Data records:
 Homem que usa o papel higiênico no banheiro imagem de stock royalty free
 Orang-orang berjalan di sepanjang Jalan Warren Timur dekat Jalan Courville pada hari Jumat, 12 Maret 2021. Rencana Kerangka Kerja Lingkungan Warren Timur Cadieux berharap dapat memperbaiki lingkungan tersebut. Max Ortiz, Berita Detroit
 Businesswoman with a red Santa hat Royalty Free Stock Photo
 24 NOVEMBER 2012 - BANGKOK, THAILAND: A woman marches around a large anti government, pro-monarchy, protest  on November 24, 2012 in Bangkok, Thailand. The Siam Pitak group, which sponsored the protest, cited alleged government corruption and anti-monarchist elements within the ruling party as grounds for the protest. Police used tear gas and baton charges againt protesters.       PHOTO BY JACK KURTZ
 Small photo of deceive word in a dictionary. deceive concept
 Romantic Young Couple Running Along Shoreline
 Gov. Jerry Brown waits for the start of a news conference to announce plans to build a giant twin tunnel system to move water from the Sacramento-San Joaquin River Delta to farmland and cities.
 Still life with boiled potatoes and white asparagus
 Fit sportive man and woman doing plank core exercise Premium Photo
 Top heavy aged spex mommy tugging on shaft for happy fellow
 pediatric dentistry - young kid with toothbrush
==
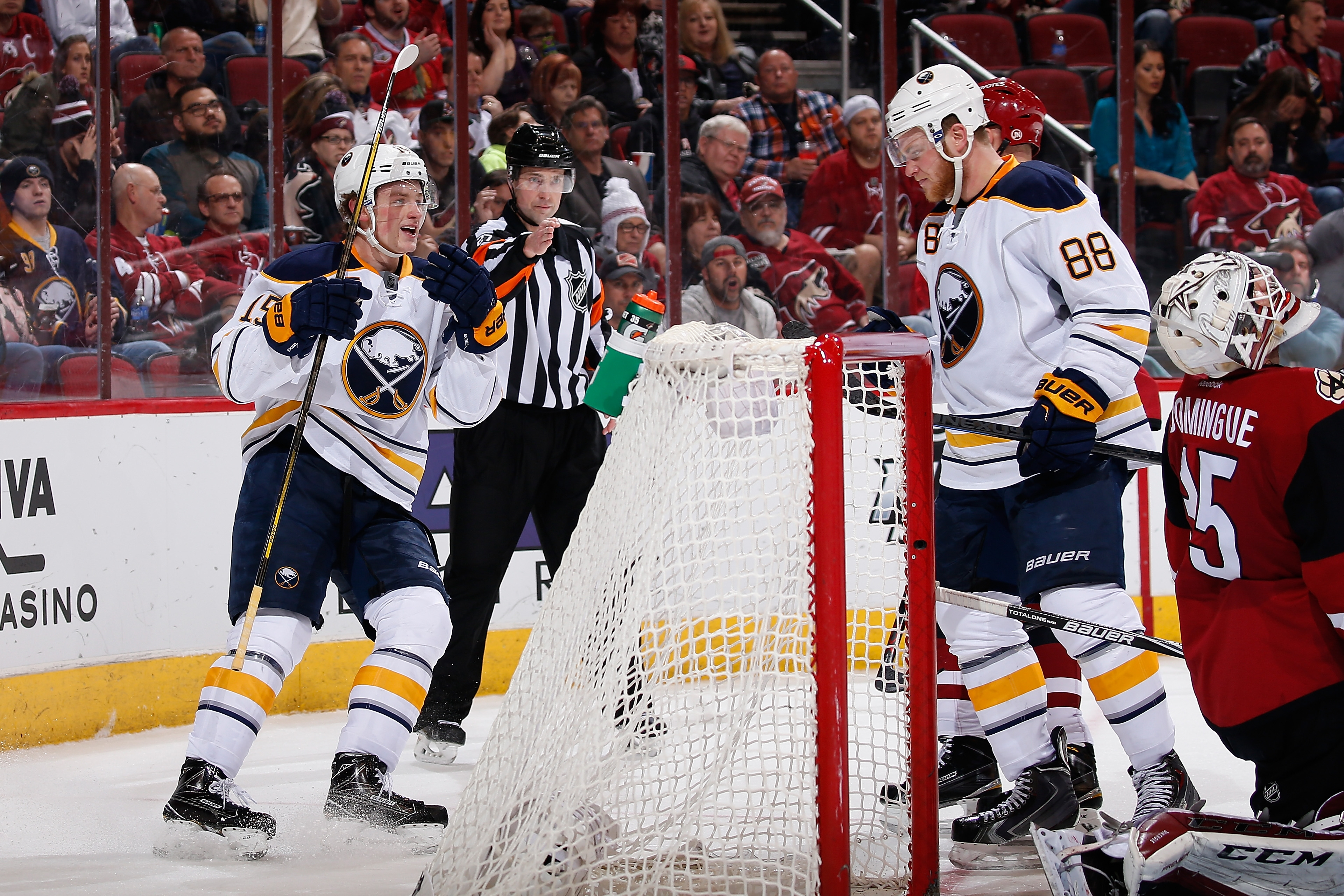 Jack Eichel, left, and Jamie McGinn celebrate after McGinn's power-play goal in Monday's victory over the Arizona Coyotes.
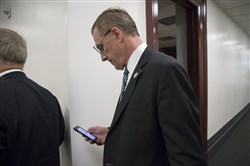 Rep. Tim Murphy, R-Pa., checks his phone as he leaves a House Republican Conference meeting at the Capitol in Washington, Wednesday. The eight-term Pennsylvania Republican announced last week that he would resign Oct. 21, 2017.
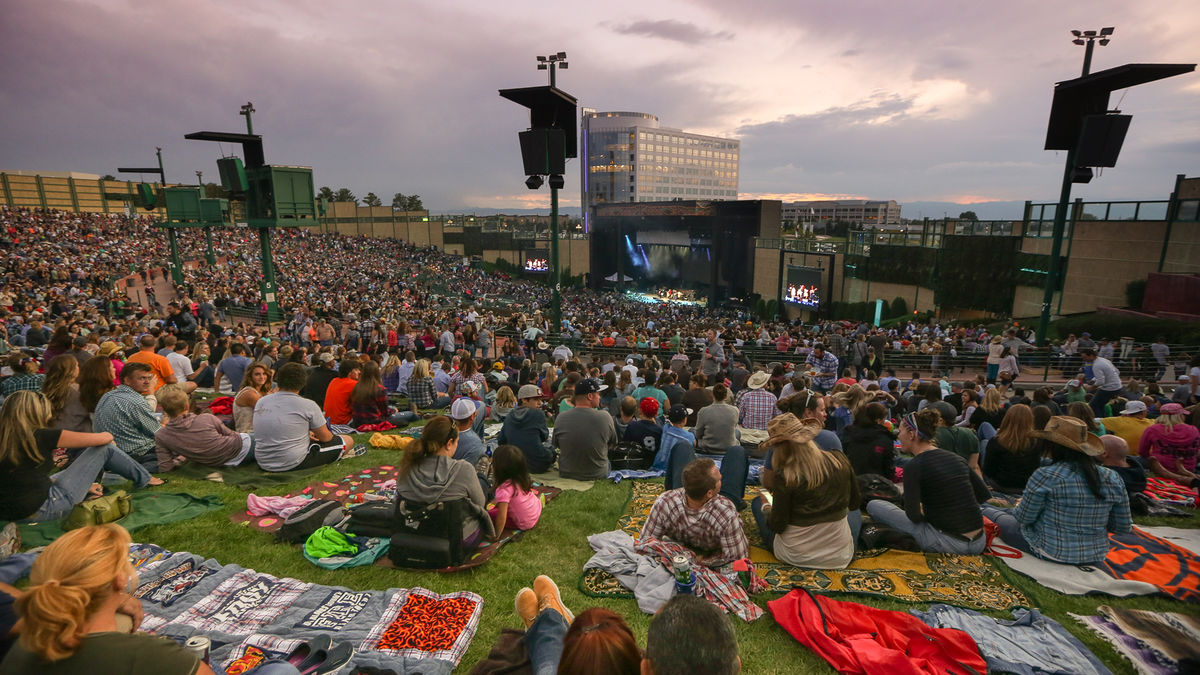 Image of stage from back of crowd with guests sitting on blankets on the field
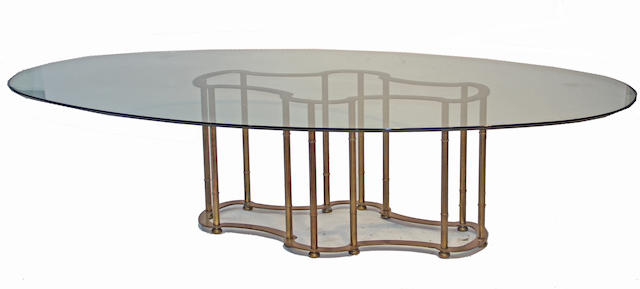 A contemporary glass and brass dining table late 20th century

Try it: Extract from the listing above the lines between the line containing "Still life with" and the line containing "pediatric dentistry - young", keeping both of those lines. Output nothing else.

Finished task:
 Still life with boiled potatoes and white asparagus
 Fit sportive man and woman doing plank core exercise Premium Photo
 Top heavy aged spex mommy tugging on shaft for happy fellow
 pediatric dentistry - young kid with toothbrush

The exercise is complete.